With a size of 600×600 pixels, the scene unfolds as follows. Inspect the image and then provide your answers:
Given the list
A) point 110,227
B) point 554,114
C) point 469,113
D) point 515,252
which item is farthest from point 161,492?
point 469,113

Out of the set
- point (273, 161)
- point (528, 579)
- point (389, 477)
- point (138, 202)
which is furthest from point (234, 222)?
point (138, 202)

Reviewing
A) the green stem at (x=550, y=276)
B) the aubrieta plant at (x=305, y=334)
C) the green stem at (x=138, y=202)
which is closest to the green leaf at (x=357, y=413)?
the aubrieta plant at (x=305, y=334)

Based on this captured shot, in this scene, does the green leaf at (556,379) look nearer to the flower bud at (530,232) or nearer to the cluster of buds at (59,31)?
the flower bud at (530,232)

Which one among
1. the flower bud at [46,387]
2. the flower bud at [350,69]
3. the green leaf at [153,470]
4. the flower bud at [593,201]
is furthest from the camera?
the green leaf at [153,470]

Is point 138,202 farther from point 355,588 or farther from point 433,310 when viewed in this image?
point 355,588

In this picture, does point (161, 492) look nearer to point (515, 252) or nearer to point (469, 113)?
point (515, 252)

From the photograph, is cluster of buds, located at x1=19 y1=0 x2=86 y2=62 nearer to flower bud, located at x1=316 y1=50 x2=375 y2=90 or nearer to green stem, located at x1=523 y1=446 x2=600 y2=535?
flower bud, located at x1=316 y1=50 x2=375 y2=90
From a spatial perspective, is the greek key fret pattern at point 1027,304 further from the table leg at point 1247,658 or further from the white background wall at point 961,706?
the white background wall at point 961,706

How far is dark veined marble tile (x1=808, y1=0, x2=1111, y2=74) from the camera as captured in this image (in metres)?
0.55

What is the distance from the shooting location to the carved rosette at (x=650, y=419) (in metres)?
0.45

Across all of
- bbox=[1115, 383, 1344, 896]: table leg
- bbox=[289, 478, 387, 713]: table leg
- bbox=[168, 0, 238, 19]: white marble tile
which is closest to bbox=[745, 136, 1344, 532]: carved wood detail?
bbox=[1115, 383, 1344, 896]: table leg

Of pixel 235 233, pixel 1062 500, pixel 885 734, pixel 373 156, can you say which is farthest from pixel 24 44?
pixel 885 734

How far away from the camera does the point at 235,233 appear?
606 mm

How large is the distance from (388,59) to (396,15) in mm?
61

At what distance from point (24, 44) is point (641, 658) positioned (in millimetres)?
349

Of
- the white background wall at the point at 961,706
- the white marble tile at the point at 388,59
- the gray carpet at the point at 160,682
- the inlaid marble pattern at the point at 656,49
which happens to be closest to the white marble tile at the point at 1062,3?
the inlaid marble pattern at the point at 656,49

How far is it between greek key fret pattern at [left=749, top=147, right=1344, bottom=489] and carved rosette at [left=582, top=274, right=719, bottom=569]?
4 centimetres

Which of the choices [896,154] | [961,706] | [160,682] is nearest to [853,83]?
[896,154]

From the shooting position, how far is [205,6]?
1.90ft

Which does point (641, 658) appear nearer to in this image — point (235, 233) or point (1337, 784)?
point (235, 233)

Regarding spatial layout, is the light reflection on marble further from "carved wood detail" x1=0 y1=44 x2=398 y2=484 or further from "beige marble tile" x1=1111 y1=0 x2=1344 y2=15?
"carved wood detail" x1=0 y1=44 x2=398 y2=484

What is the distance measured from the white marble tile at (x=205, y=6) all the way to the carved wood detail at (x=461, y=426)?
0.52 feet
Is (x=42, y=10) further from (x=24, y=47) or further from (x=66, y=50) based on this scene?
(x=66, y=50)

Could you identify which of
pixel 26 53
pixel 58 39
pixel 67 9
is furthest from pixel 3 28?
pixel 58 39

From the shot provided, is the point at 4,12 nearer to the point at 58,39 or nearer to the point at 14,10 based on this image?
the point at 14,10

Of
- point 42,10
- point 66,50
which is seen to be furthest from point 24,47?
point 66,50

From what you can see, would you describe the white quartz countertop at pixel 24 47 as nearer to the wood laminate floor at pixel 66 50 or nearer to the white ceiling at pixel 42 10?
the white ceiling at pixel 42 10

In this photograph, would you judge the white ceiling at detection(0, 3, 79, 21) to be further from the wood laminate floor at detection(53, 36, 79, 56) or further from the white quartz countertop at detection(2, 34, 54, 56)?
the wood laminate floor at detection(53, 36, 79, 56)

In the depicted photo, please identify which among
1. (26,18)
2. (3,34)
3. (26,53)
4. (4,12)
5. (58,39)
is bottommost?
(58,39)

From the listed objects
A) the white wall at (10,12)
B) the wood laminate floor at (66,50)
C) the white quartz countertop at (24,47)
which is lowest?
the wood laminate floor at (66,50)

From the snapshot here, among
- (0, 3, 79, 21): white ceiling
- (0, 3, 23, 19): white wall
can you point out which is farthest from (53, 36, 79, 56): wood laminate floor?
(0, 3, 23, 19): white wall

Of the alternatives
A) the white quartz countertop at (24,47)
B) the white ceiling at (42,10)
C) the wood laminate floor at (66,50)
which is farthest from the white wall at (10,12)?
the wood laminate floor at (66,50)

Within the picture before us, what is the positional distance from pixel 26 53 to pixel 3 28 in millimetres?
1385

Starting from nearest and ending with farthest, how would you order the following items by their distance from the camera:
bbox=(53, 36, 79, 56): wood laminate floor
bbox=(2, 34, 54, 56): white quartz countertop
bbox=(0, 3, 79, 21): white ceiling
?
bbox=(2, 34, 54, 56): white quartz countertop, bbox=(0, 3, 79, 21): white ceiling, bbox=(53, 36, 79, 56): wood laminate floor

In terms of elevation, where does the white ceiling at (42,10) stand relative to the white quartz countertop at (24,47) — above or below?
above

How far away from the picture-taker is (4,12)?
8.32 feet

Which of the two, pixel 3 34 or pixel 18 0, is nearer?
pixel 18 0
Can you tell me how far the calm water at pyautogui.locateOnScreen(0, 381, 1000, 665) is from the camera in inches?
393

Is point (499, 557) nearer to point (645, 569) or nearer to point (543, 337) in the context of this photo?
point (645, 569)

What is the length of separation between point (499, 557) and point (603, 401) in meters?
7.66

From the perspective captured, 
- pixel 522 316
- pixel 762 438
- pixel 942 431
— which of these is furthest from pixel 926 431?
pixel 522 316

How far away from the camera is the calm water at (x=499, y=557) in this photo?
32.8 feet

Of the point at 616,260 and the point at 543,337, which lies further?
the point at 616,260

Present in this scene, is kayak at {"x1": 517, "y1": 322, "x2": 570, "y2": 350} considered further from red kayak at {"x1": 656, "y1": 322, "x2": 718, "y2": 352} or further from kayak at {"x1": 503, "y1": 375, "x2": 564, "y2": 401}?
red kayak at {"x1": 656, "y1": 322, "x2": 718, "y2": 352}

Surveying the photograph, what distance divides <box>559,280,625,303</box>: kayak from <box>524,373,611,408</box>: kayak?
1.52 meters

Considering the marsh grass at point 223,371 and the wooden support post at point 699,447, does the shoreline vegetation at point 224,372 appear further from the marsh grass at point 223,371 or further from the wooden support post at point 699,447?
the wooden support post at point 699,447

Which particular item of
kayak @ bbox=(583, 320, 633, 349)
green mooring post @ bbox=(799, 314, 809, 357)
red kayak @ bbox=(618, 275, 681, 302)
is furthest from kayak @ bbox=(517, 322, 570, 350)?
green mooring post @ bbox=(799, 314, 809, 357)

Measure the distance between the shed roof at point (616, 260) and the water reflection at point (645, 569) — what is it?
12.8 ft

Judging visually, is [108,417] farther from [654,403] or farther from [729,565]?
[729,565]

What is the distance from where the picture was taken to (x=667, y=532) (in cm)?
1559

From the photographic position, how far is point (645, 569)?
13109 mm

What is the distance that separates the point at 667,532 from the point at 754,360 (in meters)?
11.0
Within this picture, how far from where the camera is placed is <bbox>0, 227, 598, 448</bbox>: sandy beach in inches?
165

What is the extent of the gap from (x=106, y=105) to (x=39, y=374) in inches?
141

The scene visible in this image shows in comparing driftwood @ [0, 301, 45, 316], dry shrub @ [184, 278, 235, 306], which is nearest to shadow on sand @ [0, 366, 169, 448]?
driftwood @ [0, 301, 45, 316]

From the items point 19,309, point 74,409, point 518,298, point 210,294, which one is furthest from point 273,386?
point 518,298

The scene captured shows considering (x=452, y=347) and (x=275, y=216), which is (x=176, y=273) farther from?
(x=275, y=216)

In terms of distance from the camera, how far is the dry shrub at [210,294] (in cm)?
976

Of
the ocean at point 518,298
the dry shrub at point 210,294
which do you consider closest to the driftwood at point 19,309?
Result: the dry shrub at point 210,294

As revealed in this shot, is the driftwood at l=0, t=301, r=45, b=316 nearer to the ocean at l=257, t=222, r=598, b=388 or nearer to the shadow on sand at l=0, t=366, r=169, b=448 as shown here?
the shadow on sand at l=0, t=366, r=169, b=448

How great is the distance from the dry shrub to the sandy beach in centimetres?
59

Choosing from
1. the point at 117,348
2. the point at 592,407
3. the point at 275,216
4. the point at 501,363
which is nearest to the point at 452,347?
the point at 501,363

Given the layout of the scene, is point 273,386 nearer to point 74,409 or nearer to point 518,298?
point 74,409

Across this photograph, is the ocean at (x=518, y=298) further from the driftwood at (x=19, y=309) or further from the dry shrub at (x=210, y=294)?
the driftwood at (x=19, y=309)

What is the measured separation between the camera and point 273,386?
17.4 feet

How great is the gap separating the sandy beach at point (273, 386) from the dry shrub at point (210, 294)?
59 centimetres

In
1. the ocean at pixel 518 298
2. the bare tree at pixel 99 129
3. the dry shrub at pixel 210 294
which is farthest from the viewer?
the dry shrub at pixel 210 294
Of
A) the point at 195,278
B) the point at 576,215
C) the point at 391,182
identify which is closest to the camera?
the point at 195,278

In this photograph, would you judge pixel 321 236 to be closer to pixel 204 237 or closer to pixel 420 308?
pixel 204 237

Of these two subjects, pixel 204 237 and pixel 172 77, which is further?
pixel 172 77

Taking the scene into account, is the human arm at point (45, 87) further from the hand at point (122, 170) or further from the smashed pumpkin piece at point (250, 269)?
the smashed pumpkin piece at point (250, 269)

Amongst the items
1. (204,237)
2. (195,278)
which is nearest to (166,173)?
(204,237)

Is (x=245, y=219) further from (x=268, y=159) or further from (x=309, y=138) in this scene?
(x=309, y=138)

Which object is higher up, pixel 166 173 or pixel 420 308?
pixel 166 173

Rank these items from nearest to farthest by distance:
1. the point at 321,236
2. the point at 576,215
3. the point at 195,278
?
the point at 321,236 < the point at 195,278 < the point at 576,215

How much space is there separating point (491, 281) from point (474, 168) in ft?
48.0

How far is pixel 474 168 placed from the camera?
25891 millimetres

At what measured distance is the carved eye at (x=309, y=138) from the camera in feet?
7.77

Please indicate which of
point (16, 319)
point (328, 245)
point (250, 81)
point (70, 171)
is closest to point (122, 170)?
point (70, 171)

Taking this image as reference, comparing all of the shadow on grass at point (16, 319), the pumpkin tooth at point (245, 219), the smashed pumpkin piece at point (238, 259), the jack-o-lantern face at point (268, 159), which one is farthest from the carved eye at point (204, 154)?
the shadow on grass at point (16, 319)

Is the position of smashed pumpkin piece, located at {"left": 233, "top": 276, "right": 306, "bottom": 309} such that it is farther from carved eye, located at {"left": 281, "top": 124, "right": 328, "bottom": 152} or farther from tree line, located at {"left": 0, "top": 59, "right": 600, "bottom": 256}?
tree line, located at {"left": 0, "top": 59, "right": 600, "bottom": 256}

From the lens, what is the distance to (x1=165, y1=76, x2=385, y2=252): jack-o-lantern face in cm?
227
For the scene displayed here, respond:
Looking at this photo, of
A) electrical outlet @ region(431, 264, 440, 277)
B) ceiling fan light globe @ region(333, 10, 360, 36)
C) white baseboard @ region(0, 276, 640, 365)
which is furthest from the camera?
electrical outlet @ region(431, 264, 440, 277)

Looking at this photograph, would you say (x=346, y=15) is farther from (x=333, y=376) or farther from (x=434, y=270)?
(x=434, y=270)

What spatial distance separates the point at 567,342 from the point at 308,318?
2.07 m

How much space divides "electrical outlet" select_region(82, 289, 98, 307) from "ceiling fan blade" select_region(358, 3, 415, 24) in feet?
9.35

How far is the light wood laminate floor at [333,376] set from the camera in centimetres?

→ **TO BE DONE**
Extract the lines above from the one containing "How much space is" to the last line, both included, exactly as written.

→ **EXERCISE RESPONSE**
How much space is there separating point (491, 281) from point (474, 168) in ft?
48.0

How far is pixel 474 168 placed from the camera?
25891 millimetres

At what measured distance is the carved eye at (x=309, y=138) from the camera in feet?
7.77

Please indicate which of
point (16, 319)
point (328, 245)
point (250, 81)
point (70, 171)
is closest to point (122, 170)?
point (70, 171)

Taking this image as reference, comparing all of the shadow on grass at point (16, 319), the pumpkin tooth at point (245, 219), the smashed pumpkin piece at point (238, 259), the jack-o-lantern face at point (268, 159), which one is farthest from the carved eye at point (204, 154)?
the shadow on grass at point (16, 319)

Is the position of smashed pumpkin piece, located at {"left": 233, "top": 276, "right": 306, "bottom": 309} such that it is farther from carved eye, located at {"left": 281, "top": 124, "right": 328, "bottom": 152} or farther from tree line, located at {"left": 0, "top": 59, "right": 600, "bottom": 256}?
tree line, located at {"left": 0, "top": 59, "right": 600, "bottom": 256}

From the lens, what is the distance to (x1=165, y1=76, x2=385, y2=252): jack-o-lantern face in cm?
227
For the scene displayed here, respond:
Looking at this photo, of
A) electrical outlet @ region(431, 264, 440, 277)
B) ceiling fan light globe @ region(333, 10, 360, 36)
C) white baseboard @ region(0, 276, 640, 365)
which is furthest from the camera?
electrical outlet @ region(431, 264, 440, 277)

Looking at this photograph, would you say (x=346, y=15) is farther from (x=333, y=376) or farther from (x=434, y=270)?
(x=434, y=270)

What spatial distance separates the point at 567,342 from the point at 308,318?
2.07 m

How much space divides "electrical outlet" select_region(82, 289, 98, 307) from "ceiling fan blade" select_region(358, 3, 415, 24) in feet?
9.35

How far is the light wood laminate floor at [333,376] set from the camera in centimetres?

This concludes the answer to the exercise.